7. Op verzoek stelt de rechtbank de hoogte vast van de bestuurlijke dwangsom die de staatssecretaris op grond van afdeling 4.1.3 van de Awb verschuldigd is. Eiseressen hebben verzocht deze dwangsom vast te stellen. Omdat meer dan 42 dagen zijn verstreken na de dag als bedoeld in artikel 4:17 van de Awb, stelt de rechtbank de verbeurde dwangsom voor hen gezamenlijk vast op € 1.442,-.
8. De rechtbank veroordeelt de staatssecretaris in de door eiseressen gemaakte proceskosten. Deze kosten stelt de rechtbank op grond van het Besluit proceskosten bestuursrecht voor de door een derde beroepsmatig verleende rechtsbijstand vast op € 437,50 (1 punt voor het indienen van het beroepschrift, met een waarde van € 875,- en een wegingsfactor 0,5).
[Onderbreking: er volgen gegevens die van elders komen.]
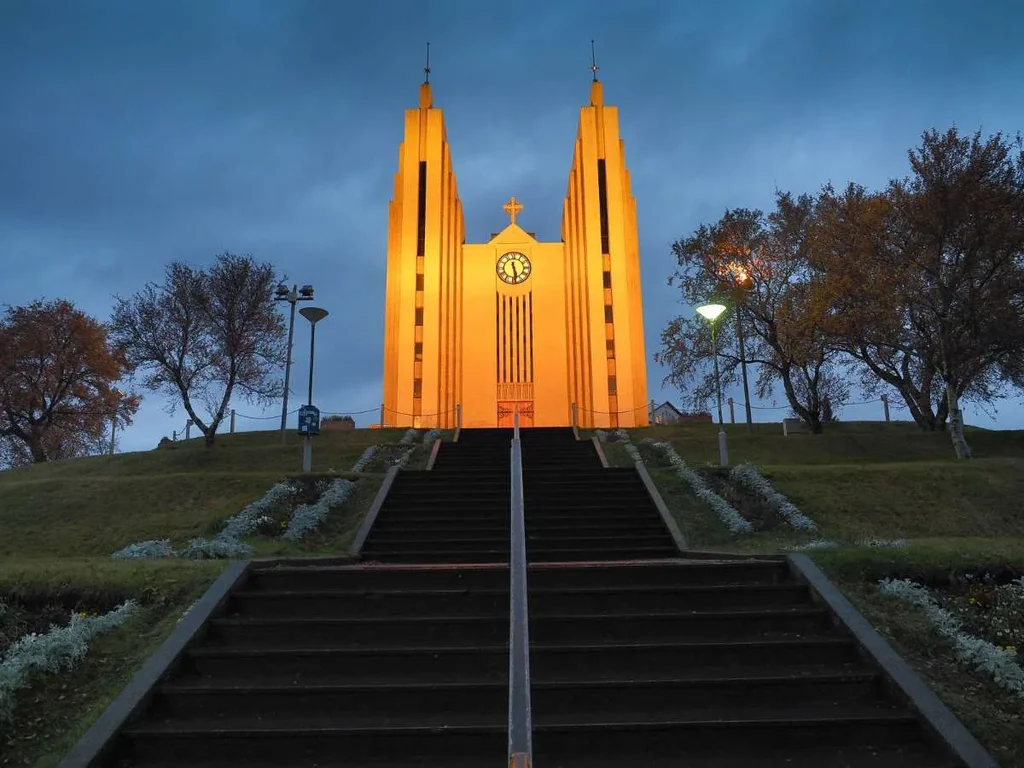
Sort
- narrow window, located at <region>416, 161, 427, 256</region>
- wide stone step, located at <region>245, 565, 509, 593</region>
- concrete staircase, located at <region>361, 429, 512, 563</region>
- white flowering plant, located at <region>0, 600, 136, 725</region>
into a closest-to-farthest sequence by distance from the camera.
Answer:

9. Omdat eiseressen zijn vrijgesteld van de verplichting om griffierecht te betalen, hoeft de staatssecretaris dit niet te vergoeden.

Beslissing

De rechtbank:
  • verklaart het beroep gegrond;
  • vernietigt het, met een besluit gelijk te stellen, niet tijdig nemen van een besluit;
  • draagt de staatssecretaris op binnen acht weken na verzending van deze uitspraak alsnog een besluit op de aanvraag bekend te maken;
  • bepaalt dat de staatssecretaris aan eiseressen een dwangsom van € 100,- moet betalen voor elke dag waarmee hij de hiervoor genoemde termijn overschrijdt, met een maximum van € 7.500,-;
  • stelt de hoogte van de door de staatssecretaris aan eiseressen gezamenlijk verschuldigde dwangsom als bedoeld in artikel 4:17 van de Awb vast op € 1.442,-;
  • veroordeelt de staatssecretaris in de proceskosten van eiseressen tot een bedrag van
€ 437,50.
Deze uitspraak is gedaan door mr. C.H. de Groot, rechter, in aanwezigheid van mr. P.C.J. Lindeijer, griffier, en openbaar gemaakt door middel van geanonimiseerde publicatie op rechtspraak.nl.
De uitspraak is bekendgemaakt op:
Bent u het niet eens met deze uitspraak?
Als u het niet eens bent met deze uitspraak, kunt u een brief sturen naar de rechtbank waarin u uitlegt waarom u het er niet mee eens bent. Dit heet een verzetschrift. U moet dit verzetschrift indienen binnen 6 weken na de dag waarop deze uitspraak is bekendgemaakt. U ziet deze datum hierboven. Als u graag een zitting wilt waarin u uw verzetschrift kunt toelichten, kunt u dit in uw verzetschrift vermelden.